↓
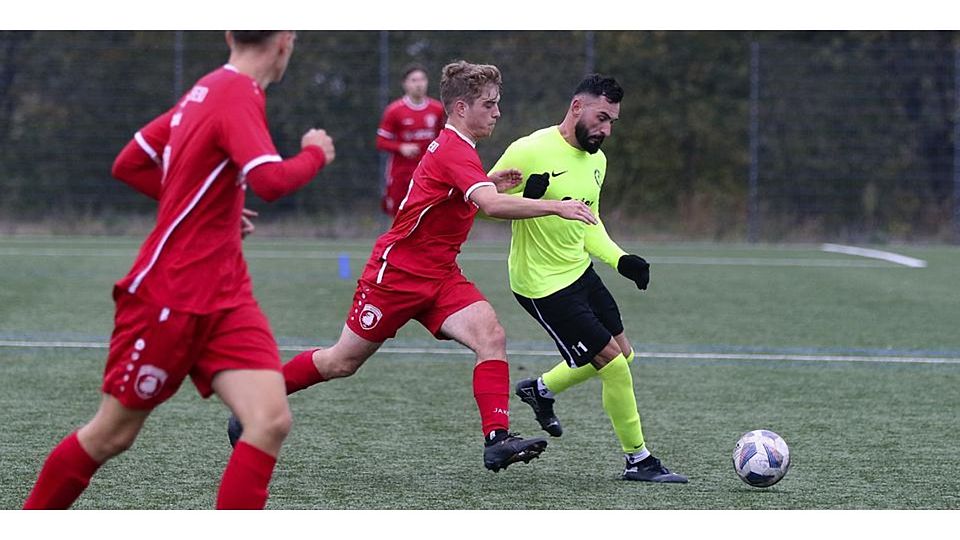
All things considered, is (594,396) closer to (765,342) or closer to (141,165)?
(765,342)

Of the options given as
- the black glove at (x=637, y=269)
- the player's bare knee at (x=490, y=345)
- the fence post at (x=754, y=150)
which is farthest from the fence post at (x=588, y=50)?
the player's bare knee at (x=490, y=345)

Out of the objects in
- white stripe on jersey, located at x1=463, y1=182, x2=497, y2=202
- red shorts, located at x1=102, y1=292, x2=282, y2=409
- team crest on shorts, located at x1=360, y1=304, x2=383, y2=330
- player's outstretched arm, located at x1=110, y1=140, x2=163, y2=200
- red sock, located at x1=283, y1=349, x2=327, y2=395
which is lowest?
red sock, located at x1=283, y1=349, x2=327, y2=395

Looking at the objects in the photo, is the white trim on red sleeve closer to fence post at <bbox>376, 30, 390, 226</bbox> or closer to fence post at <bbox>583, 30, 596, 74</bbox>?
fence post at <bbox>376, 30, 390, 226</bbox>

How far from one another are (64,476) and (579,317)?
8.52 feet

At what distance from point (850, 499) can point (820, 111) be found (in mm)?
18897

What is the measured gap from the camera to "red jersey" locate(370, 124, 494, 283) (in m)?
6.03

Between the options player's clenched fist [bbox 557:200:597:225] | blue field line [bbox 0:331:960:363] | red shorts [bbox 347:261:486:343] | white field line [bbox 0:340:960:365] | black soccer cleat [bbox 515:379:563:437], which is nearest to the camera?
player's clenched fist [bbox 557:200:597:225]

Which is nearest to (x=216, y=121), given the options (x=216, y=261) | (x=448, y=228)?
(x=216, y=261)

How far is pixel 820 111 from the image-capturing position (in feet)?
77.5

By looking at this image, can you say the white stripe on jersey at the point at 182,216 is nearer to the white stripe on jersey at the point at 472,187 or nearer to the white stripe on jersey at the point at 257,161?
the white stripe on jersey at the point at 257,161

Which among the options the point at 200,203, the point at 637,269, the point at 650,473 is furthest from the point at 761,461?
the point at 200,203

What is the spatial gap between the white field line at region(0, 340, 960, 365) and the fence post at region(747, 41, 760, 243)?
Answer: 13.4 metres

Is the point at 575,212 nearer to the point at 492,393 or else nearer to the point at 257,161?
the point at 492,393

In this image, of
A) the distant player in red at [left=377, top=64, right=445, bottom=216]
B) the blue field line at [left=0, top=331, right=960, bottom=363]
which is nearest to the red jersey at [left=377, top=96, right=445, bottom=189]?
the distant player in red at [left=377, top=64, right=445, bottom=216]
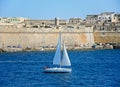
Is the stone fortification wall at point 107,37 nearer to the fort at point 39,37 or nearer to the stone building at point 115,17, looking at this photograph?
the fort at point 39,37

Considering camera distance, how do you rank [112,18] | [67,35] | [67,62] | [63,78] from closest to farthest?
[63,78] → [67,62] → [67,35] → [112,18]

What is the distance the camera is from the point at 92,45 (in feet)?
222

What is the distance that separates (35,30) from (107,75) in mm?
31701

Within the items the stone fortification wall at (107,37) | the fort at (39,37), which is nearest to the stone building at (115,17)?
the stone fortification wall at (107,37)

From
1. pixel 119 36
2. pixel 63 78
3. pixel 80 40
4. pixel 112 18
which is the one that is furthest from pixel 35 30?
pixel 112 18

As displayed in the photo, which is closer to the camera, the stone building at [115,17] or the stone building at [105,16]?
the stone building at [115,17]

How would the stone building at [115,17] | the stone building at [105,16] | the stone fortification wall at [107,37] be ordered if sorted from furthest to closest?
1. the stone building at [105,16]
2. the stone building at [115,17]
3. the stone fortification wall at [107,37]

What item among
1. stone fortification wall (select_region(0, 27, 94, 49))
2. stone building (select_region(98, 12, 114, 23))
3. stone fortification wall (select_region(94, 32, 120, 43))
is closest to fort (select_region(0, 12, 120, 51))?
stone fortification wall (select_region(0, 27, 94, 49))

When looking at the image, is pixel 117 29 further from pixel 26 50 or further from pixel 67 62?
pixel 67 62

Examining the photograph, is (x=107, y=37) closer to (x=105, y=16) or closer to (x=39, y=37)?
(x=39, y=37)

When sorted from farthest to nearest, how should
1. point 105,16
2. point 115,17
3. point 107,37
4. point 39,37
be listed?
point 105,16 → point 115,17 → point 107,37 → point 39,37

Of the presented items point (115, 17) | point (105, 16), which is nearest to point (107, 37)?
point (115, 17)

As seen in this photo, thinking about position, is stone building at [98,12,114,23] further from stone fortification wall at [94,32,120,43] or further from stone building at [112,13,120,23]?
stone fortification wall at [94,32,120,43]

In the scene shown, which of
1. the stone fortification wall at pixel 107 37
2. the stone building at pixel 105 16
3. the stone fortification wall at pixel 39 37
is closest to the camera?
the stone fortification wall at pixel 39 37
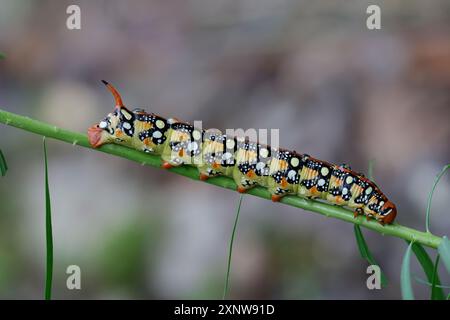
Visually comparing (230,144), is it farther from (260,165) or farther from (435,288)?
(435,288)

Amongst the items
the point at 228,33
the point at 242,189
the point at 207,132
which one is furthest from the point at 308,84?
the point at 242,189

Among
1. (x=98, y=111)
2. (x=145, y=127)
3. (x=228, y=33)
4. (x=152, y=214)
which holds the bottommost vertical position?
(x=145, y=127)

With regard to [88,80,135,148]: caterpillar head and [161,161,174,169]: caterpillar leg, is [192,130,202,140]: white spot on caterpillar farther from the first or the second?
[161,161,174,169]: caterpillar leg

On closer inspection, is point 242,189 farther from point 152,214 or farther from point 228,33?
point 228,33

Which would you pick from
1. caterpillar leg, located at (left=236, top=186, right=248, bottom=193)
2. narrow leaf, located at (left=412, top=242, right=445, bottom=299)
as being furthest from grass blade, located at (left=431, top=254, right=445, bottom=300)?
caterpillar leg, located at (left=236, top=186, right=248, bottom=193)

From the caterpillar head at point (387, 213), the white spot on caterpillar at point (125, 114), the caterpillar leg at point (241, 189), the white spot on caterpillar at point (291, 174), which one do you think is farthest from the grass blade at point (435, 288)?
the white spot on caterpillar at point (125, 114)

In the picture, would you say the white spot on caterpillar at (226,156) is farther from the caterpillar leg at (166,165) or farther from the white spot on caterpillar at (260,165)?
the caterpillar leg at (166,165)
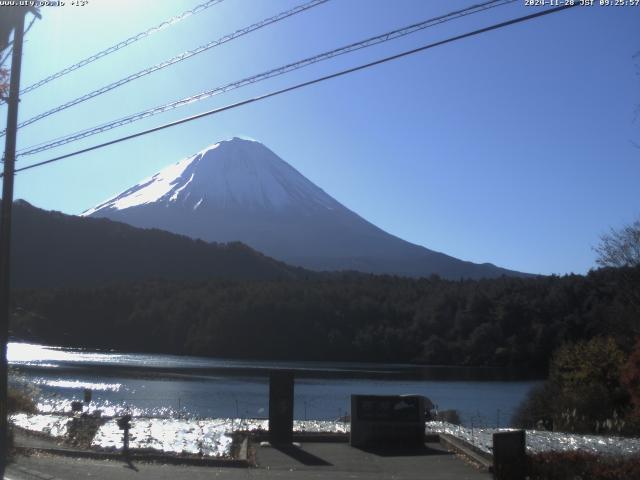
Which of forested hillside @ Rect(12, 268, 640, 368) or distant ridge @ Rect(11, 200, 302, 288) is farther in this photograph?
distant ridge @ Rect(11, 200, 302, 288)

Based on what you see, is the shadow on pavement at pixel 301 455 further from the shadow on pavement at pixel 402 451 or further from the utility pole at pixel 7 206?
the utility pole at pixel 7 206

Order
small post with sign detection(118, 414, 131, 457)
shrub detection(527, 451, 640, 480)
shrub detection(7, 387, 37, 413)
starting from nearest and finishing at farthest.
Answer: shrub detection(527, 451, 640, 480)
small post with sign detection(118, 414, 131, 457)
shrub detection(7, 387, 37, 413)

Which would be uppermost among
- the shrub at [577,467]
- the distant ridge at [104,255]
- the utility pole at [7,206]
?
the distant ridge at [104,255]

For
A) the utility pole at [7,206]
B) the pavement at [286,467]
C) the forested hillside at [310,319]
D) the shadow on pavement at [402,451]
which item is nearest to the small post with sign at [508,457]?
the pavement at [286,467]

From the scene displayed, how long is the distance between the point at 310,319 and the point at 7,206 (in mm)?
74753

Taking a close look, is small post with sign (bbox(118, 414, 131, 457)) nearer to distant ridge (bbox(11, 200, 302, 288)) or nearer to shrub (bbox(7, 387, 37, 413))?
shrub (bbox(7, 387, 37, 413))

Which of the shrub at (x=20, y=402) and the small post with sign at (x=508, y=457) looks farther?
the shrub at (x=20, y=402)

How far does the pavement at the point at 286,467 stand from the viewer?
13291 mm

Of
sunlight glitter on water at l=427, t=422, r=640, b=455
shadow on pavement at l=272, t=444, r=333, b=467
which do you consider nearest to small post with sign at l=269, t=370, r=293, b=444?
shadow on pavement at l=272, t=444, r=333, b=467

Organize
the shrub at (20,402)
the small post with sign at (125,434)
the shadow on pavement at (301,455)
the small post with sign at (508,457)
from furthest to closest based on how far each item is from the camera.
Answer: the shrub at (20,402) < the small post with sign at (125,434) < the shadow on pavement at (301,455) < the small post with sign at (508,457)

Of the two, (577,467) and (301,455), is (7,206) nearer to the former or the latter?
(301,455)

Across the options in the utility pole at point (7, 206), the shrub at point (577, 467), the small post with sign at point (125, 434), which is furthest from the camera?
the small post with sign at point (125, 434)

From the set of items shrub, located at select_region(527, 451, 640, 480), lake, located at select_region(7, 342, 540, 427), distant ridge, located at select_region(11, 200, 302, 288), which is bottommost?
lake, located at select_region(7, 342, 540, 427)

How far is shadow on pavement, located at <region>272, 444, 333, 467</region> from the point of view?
↑
Copy only the stretch running from the line containing "Of the two, (577,467)" to the final line of the entries, both ends included, exactly as it stands.

**Task answer**
Of the two, (577,467) and (301,455), is (7,206) nearer to the former or the latter?
(301,455)

Across the options in the utility pole at point (7, 206), the shrub at point (577, 467), the small post with sign at point (125, 434), which is furthest from the camera?
the small post with sign at point (125, 434)

From the set of items shrub, located at select_region(527, 451, 640, 480), lake, located at select_region(7, 342, 540, 427), distant ridge, located at select_region(11, 200, 302, 288), which is bottommost?
lake, located at select_region(7, 342, 540, 427)

How far is shadow on pavement, located at <region>272, 444, 333, 467</region> from the point of view?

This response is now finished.